El dependiente se encoge de hombros, como diciendo «¿Y yo qué puedo hacer?».
—Bueno, de todos modos lo arreglarán. Y habrá que revisar el motor. Lo verá el jefe técnico. Bueno, si no hubiera más problemas, yo creo que su valor estaría sobre los cuatro mil o cuatro mil quinientos euros.
—Ah… —Claudio se queda sin palabras. Esperaba al menos el doble—. Pero es del 99.
—La verdad es que yo pensaba que era del 2000; de todos modos, le confirmo el precio que ya le he dicho, ¿le parece bien?
¿Que si me parece bien? A ti te parece bien. Tendría que pagaros 37.500, euro más, euro menos. Pero Claudio decide no pensar más.
—Sí, bien… claro…
—Entonces, quedamos así. Si nos necesita, ya sabe dónde estamos.
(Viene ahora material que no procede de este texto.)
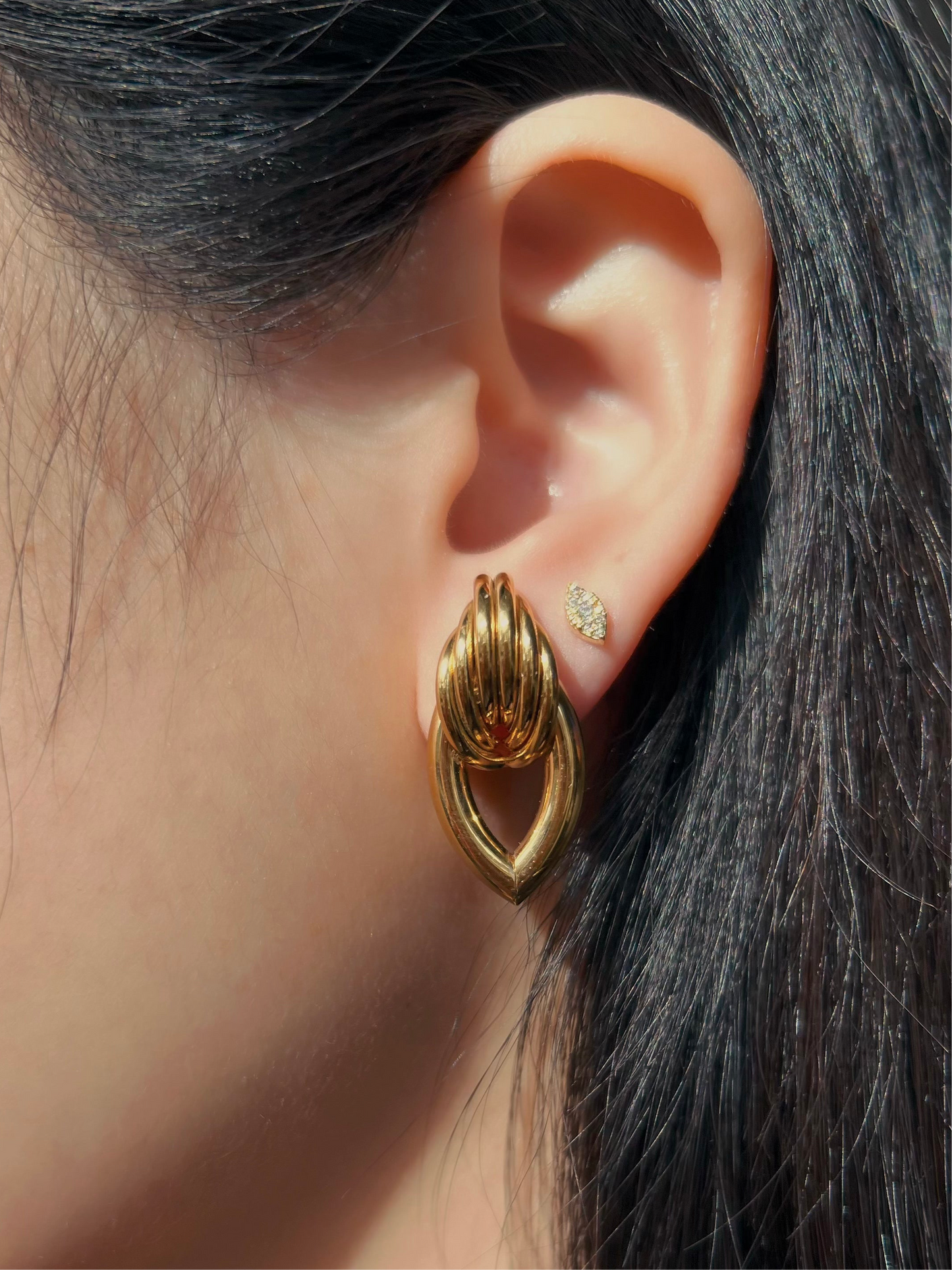 Vintage Oval Knot Earring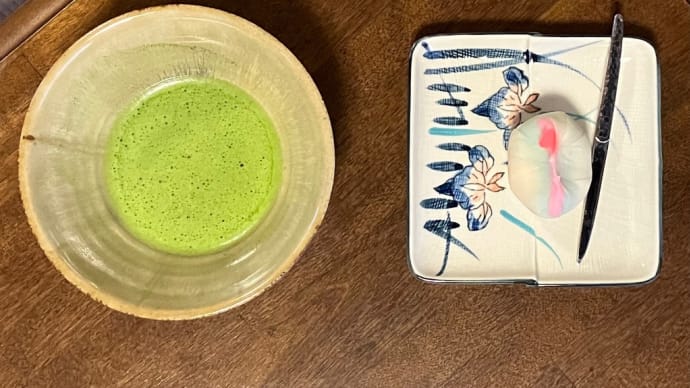 甥っ子に抹茶を点ててもらった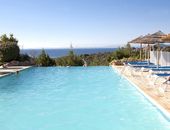 Campingplatz Feriendorf mit Pool in Korsika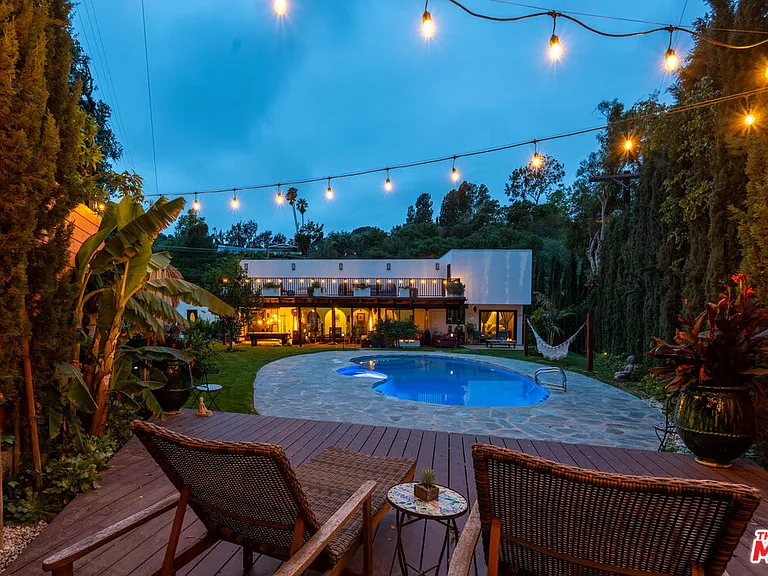 3092 Laurel Canyon Blvd — Photo 32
El joven dependiente le estrecha la mano con fuerza, seguro de que más o menos lo ha convencido. Después le da una tarjeta con su nombre y el logo de BMW. Claudio lo observa alejarse. Cuando el dependiente ya está cerca de la tienda y no lo puede ver, Claudio rompe la tarjeta y la tira a una papelera cercana. Sólo faltaría que Raffaella encontrara la prueba del delito. Sube a su Mercedes y apoya las manos en el volante. ¡Querida, ya sabes que no te traicionaré nunca! Después coge el móvil, mira a su alrededor y escribe un sms. Lo envía y, naturalmente, un segundo después lo borra. Finalmente, como último gesto de gran libertad, enciende un Marlboro.